Rewrite the material below as a numbered list, one line per item, and skip the blank lines. Leave out the pictures.
↓↓↓
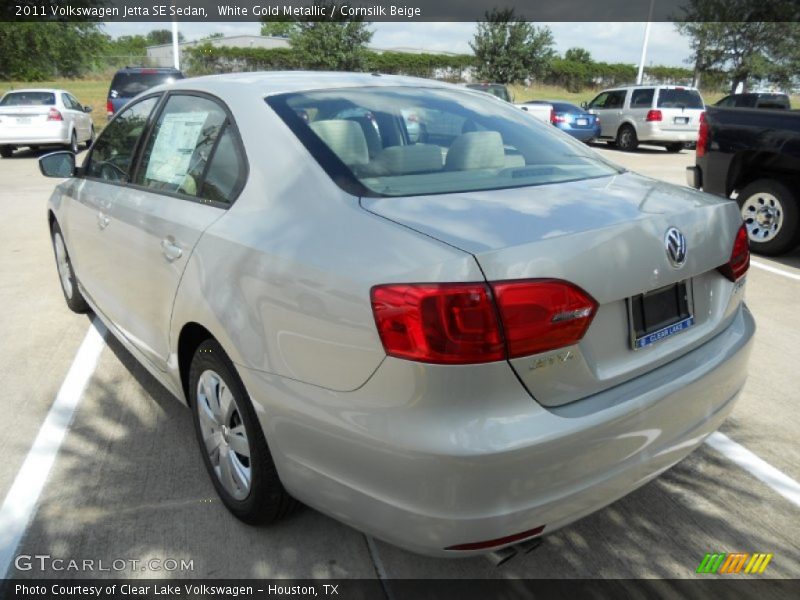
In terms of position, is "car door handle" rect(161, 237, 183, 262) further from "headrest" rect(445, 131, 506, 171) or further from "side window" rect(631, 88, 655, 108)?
"side window" rect(631, 88, 655, 108)

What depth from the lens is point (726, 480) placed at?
291 cm

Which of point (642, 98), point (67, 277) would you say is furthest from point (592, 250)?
point (642, 98)

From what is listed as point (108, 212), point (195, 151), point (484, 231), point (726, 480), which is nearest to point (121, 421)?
point (108, 212)

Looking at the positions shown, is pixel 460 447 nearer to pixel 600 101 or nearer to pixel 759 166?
pixel 759 166

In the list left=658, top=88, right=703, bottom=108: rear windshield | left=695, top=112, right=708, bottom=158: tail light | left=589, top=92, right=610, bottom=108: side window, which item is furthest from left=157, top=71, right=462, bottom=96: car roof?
left=589, top=92, right=610, bottom=108: side window

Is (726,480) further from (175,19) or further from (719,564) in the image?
(175,19)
↑↑↑
• THE RESPONSE:
1. In terms of position, is "car door handle" rect(161, 237, 183, 262) further from "headrest" rect(445, 131, 506, 171) or further from "side window" rect(631, 88, 655, 108)?
2. "side window" rect(631, 88, 655, 108)
3. What depth from the lens is point (726, 480) placed at?
4. 291 cm
5. Which of point (642, 98), point (67, 277) would you say is furthest from point (592, 250)?
6. point (642, 98)
7. From what is listed as point (108, 212), point (195, 151), point (484, 231), point (726, 480), which is nearest to point (121, 421)?
8. point (108, 212)
9. Looking at the positions shown, is pixel 460 447 nearer to pixel 600 101 or nearer to pixel 759 166?
10. pixel 759 166
11. In the list left=658, top=88, right=703, bottom=108: rear windshield | left=695, top=112, right=708, bottom=158: tail light | left=589, top=92, right=610, bottom=108: side window, which item is furthest from left=157, top=71, right=462, bottom=96: car roof?
12. left=589, top=92, right=610, bottom=108: side window
13. Is (726,480) further from (175,19) or further from (719,564) in the image?
14. (175,19)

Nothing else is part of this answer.